Australia has a rich history of migration and I acknowledge Australia’s profound commitment to multiculturalism. However, if one in two Australians is either born overseas or has a parent born overseas, one in five Australians has experienced race-hate speech and one in twenty has been physically attacked because of their race.

Language matters. Xenophobia and hate speech have increased, creating a significant trend in the negative perceptions of migrants. Politicians who have engaged in this negative discourse seem to have given permission to many to act in xenophobic ways and allow for the rise of nationalist populist voices.

Australia must work to fight xenophobia, discrimination and violence against migrants, in acts and speech. Maintaining section 18 c of the Racial Discrimination Act sets the tone of an inclusive Australia committed to implementing its multicultural policies and programmes and respecting, protecting and promoting the human rights of all: if issues arise as to its interpretation, it should be for the judiciary to resolve the issue.

Constitutional or legislative human rights guarantees

The best way of ensuring the legitimacy of laws, policies and practices is to have their conformity to human rights standards assessed by courts and ultimately by the High Court of Australia.

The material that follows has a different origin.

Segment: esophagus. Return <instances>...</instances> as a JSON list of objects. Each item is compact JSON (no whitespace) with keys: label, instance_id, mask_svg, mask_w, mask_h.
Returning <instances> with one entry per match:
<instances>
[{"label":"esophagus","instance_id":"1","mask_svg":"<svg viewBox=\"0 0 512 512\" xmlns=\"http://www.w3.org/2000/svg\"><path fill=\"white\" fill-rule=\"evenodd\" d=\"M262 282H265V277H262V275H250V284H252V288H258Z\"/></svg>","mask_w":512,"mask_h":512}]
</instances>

Australian authorities should consider the adoption of a constitutional guarantee of human rights, a Bill of Rights, or at least a legislative guarantee of human rights, a Human Rights Act, with a clause of precedence over all other legislation. Such guarantees could be invoked by anyone, citizen or foreigner, whose rights are threatened by a decision of Australian authorities, at any time, before any court of law or tribunal. This would provide better protection for the rights of all, regardless of immigration status.